I was, indeed. As proof, our workouts grew more intense. Christopher showed up mid-morning, after I’d had my coffee and worked on the crossword. We ran through the neighborhood, working up from one mile to two, then three. I thought I was going to die. We also did sit-ups, push-ups, and step-ups on the coffee table or some other piece of furniture indoors or outdoors, depending on the weather. He didn’t use much equipment; my body weight supplied the resistance, and boy, did it try to resist.

He changed our routines regularly so I wouldn’t get bored, but we always ran. I couldn’t believe it. I didn’t. Let me say this: As much as I ran and would continue to run for months, I hated every single step. It never became easy for me. But I liked the mechanics of putting one foot in front of the other and carrying my own weight. I liked the runner’s high I got after about twenty minutes. Most of all, I liked the satisfaction I got from achieving a goal every day.

There was something profound about the way I had relearned this most basic activity and rethought its significance. It symbolized all the other things in my life that I had either relearned or was in the process of relearning, including how to eat, how to choose my words carefully when in an argument, how to exercise patience, how to forgive, and how to appreciate the little things in life.

▸ **INFORMATION**:
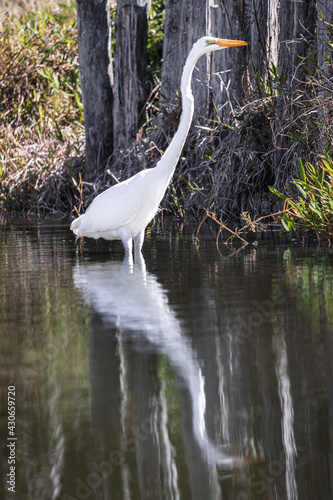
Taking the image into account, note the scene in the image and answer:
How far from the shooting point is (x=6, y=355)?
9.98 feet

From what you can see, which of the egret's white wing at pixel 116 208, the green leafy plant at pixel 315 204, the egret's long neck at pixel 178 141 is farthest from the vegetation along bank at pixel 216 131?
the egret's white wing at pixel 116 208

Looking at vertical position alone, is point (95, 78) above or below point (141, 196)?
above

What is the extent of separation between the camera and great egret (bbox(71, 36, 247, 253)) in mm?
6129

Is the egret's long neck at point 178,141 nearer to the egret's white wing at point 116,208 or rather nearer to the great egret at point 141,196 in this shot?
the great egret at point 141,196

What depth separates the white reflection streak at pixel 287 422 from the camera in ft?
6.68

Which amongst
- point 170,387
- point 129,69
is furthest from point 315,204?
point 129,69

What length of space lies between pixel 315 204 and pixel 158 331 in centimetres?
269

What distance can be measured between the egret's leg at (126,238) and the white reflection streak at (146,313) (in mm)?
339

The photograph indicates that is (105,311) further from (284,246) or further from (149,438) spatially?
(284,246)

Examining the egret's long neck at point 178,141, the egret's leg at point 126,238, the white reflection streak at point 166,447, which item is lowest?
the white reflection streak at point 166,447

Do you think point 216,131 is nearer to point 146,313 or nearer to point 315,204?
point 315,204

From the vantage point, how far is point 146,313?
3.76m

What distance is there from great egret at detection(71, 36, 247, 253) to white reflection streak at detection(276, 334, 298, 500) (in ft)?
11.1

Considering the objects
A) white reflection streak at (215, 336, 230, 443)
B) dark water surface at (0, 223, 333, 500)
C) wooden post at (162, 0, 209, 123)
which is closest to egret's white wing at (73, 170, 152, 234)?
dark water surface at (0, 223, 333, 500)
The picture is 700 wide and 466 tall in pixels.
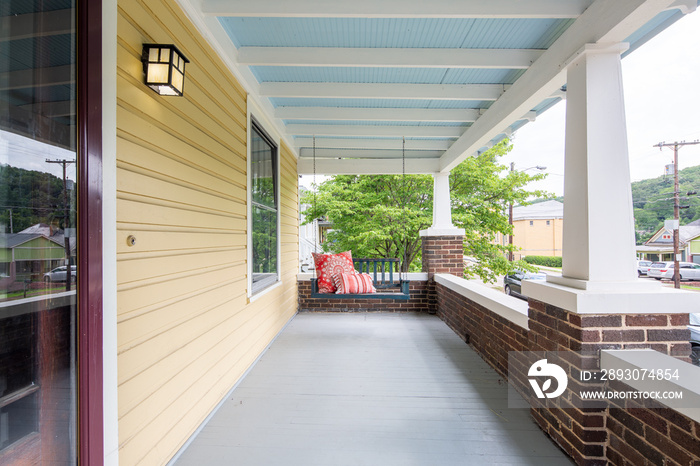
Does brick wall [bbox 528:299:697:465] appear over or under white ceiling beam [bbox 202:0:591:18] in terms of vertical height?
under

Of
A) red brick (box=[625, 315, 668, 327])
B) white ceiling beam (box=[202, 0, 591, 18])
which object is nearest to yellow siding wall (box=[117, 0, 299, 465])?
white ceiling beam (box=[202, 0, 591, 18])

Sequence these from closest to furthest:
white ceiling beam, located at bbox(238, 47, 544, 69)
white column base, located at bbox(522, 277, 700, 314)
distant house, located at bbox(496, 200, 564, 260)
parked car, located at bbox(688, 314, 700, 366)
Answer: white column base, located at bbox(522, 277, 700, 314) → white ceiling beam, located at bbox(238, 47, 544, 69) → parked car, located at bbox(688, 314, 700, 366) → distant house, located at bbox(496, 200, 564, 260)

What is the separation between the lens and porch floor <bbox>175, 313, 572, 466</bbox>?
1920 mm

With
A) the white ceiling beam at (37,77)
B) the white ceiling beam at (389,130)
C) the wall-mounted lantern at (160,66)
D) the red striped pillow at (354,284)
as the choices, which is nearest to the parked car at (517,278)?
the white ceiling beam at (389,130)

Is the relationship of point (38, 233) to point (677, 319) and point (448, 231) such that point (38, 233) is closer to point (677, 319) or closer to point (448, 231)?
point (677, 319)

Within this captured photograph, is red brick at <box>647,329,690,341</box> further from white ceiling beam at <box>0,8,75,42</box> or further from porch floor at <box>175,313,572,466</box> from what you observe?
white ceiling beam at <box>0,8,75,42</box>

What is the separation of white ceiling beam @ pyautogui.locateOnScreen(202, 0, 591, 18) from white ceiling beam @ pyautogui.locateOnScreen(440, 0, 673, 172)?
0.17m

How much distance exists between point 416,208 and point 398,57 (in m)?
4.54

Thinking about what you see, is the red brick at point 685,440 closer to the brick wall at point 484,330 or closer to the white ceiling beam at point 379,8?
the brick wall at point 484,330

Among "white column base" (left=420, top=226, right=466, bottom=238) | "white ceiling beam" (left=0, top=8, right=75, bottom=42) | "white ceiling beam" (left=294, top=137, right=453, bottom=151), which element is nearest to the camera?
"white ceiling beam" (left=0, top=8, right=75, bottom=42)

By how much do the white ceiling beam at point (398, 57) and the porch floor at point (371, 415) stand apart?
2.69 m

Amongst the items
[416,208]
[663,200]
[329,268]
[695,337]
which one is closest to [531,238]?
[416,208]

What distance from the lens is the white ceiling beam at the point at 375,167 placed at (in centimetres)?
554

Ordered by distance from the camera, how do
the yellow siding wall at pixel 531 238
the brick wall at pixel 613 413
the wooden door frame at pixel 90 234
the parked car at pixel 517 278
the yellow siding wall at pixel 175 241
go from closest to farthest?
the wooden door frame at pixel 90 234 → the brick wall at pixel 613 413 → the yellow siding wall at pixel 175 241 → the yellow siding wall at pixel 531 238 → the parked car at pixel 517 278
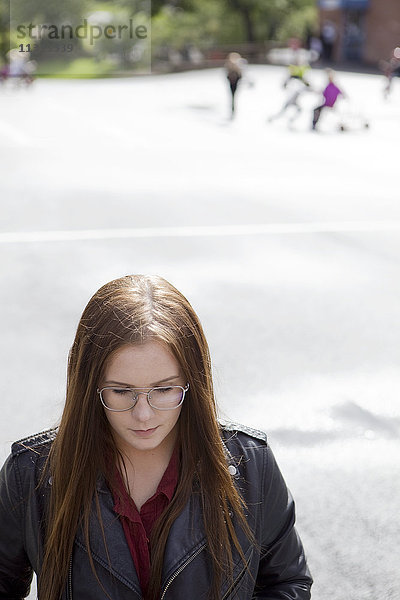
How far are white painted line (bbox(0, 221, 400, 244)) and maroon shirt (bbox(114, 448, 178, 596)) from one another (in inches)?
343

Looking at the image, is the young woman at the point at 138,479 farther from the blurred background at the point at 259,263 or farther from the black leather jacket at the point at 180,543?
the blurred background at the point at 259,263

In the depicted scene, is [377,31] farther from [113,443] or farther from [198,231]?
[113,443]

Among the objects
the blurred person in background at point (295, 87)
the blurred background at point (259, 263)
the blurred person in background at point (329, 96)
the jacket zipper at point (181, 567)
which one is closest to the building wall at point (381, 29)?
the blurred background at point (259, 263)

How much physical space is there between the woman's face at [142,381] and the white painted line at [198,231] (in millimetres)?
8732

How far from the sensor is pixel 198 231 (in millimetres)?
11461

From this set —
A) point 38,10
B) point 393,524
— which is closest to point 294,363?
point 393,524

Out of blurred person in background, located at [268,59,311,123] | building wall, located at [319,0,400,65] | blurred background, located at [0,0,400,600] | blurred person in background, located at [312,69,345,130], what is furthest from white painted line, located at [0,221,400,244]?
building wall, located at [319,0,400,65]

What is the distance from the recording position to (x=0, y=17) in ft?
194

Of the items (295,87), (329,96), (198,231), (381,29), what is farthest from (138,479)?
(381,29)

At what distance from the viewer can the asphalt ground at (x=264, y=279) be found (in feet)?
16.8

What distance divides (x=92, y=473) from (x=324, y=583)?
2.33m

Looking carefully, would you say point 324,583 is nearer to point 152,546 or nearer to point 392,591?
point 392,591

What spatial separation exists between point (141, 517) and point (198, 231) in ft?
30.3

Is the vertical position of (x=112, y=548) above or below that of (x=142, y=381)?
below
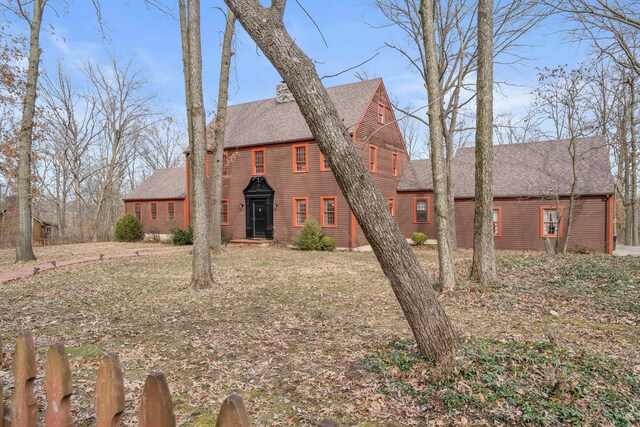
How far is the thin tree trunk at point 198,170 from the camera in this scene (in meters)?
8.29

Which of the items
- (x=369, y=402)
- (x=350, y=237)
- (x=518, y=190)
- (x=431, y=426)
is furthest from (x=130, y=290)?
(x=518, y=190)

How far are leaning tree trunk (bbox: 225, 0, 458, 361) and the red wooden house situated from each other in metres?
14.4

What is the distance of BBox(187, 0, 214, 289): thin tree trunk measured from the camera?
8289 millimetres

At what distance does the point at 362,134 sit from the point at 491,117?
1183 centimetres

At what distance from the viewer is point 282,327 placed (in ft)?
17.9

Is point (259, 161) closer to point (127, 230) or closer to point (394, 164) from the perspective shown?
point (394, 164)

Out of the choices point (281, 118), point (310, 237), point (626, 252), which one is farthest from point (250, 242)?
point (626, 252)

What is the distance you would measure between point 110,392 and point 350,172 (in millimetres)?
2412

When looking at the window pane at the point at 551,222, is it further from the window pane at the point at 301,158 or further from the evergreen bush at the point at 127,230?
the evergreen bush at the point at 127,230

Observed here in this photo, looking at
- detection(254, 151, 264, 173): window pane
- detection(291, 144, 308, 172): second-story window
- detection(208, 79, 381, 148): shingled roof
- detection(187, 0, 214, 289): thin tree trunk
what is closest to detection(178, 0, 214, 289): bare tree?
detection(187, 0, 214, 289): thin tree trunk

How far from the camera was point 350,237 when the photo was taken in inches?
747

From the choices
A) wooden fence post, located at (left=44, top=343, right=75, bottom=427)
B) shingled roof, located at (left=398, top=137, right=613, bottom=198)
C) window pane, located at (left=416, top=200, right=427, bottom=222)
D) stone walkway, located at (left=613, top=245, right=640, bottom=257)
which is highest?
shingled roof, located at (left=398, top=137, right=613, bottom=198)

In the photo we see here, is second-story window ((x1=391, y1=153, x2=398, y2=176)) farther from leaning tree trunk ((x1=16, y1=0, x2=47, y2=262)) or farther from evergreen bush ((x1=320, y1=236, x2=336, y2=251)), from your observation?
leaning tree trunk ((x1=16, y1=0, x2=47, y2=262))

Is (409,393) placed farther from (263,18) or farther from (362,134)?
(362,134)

...

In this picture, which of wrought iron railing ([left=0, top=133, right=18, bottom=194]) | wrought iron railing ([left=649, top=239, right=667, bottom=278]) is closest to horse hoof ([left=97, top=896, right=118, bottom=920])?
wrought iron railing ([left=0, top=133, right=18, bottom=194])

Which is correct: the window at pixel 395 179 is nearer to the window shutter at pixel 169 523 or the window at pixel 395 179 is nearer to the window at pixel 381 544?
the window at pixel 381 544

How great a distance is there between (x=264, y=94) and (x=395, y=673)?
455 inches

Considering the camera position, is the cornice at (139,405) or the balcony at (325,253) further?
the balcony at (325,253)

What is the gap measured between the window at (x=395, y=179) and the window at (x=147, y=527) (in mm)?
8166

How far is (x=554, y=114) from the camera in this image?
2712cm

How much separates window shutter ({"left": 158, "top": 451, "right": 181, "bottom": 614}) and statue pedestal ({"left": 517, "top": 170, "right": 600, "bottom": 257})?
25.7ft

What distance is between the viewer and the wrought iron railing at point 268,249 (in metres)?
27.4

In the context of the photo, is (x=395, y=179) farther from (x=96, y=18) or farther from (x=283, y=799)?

▸ **DIRECTIONS**:
1. Set down the running passage from "There was something" up to and including "things in life.".
2. Summarize the running passage in two sentences.
3. Please extend the running passage, picking up after its final sentence.
The entries are separate material, unrelated to the running passage.

▸ **LIST OF ANSWERS**:
1.
There was something profound about the way I had relearned this most basic activity and rethought its significance. It symbolized all the other things in my life that I had either relearned or was in the process of relearning, including how to eat, how to choose my words carefully when in an argument, how to exercise patience, how to forgive, and how to appreciate the little things in life.

2. The writer's workouts with Christopher grew more intense, building from one to three miles of running plus body-weight exercises like sit-ups, push-ups, and step-ups, and although the routines changed, they always included running. The writer hated every step but liked the mechanics, the runner's high, and the daily sense of achievement, and saw relearning to run as a symbol of relearning other things, such as how to eat, exercise patience, forgive, and appreciate the little things in life.

3.
I was also re-envisioning my life in terms of who I was and who I wanted to be. I now saw it as a process, like running, something I worked at in little, achievable increments every day.

On January 20, the day Obama was sworn into office, I completed my first Elevado, a four-and-a-half mile run along a neighborhood
street of that name in Beverly Hills. It was a favorite run of Christopher’s, one he liked because it was super pretty and a fairly significant distance. I have to be honest: when he said it was about four-and-a-half miles, I thought “no way,” even though we had been training for it.

Once we began, though, I focused on getting to the halfway point. That’s all I thought about. I just wanted to know how much farther I had to go. After we turned around, I counted the steps back. As Christopher had said, it was all mental—as is much of life. Indeed, at the end, I couldn’t believe I had run 4.2 miles straight, without stopping.

“Well, believe it, baby,” he said. “And ice those knees.”

I couldn’t believe it, but I started to feel like an athlete. Less than two weeks later, I met Christopher at the beach and we went for a run. I worked through the first twenty minutes, then felt my endorphins kick in, and suddenly I was, dare I say, enjoying myself. Christopher and I traded advice about our relationships as we ran. Gradually, though, I stopped talking and concentrated on my breathing. Christopher wondered if I was sick of listening to him talk. No, I said, I wanted to concentrate.

“I’m enjoying my runner’s high,” I said.

“Oh, now you’re a runner,” he laughed.

I would never say that. But at the end, Christopher said we had gone 5½ miles. He also said that it was the first time he had seen definition in my legs. Really? The next morning I put on tight athletic shorts and wore them the whole day. My body was starting to change and I wanted to see it.

Notes to Myself

What’s wrong with me that I heard someone say, “May all living things be happy and free,” and my first thought was, “And may all edible things come with a side of butter.”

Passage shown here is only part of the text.